• **Tujuan**:
1. Berdasarkan kutipan tentang cara guru mengembangkan berpikir kreatif anak, jelaskan dalam satu sampai tiga kalimat mengapa orang tua atau guru wajib terus belajar dan mengikuti semua perkembangan yang ada.
2. Menurut kutipan tentang berpikir kreatif anak, kapan anak perlu diberi pujian?

• **Kutipan**:
Hal-hal dibawah ini harus dilakukan guru agar anak dapat mengembangkan cara berpikir kreatif anak, seperti :
1) Menciptakan lingkungan yang aman dan memberikan kebebasan bagi anak dalam mengungkapkan pendapat, perasaan dan sikapnya.
2) Guru harus menghormati anak sebagai individu, menghargai keunikan anak.
3) Guru jangan menghargai prestasi anak hanya dengan rangking.
4) Guru harus dapat menjadi model atau panutan bagi anak.
Guru harus menghargai hasil kreativitas dan keingintahuan anak akan sesuatu., jadi sebuah keharusan bagi orang tua atau guru untuk belajar, mengikuti semua perkembangan yang ada agar dapat mengimbangi rasa ingin tahu anak.
1) Guru harus dapat menunjang kegiatan anak.
2) Guru dapat menjadikan anak mandiri dan dapat mengambil keputusan sendiri.
3) Memberikan pujian pada anak bila mereka melakukan sesuatu dengan baik dan mulai mengurangi hukuman.

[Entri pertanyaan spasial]
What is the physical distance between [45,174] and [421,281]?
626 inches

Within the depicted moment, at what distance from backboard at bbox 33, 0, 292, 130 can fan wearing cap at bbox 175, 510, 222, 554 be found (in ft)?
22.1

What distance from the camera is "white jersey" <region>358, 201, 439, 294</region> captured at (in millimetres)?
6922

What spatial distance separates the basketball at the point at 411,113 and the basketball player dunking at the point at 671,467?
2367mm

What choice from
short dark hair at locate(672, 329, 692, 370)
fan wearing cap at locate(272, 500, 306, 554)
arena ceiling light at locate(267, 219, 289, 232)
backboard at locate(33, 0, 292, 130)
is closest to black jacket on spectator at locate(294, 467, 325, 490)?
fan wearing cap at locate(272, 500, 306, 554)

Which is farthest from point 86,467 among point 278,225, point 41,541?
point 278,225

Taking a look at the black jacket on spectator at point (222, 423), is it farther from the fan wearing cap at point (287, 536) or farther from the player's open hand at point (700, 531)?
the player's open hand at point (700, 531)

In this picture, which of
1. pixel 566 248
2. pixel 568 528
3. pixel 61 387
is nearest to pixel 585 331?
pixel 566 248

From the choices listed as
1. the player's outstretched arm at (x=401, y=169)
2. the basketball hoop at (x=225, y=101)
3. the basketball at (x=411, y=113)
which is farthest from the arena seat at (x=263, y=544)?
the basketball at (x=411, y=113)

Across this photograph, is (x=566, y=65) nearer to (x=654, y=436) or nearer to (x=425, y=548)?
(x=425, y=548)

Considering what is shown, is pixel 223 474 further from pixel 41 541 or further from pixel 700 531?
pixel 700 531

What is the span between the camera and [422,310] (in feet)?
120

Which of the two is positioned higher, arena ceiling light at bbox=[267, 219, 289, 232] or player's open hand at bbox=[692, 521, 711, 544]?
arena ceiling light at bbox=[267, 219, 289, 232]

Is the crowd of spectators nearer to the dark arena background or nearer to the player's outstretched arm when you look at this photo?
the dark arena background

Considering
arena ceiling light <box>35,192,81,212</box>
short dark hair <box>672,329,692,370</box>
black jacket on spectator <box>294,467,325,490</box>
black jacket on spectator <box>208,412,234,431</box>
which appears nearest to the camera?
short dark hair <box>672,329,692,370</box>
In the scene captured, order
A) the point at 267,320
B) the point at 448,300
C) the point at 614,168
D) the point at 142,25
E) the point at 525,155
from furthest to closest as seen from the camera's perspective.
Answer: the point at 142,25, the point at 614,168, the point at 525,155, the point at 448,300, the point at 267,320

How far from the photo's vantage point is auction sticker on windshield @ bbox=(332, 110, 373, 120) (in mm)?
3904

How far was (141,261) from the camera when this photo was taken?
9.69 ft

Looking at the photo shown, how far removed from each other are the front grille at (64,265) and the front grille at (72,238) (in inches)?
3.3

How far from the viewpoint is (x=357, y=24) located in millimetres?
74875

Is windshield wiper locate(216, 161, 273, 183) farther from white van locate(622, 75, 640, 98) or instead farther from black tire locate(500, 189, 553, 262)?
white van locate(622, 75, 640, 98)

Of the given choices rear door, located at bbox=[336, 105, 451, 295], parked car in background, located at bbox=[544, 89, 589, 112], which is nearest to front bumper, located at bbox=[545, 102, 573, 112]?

• **Jawaban Setiap Tugas**:
1. Orang tua atau guru wajib terus belajar dan mengikuti semua perkembangan yang ada agar dapat mengimbangi rasa ingin tahu anak. Keharusan ini muncul karena guru harus menghargai hasil kreativitas dan keingintahuan anak akan sesuatu.

2. Ketika anak melakukan sesuatu dengan baik.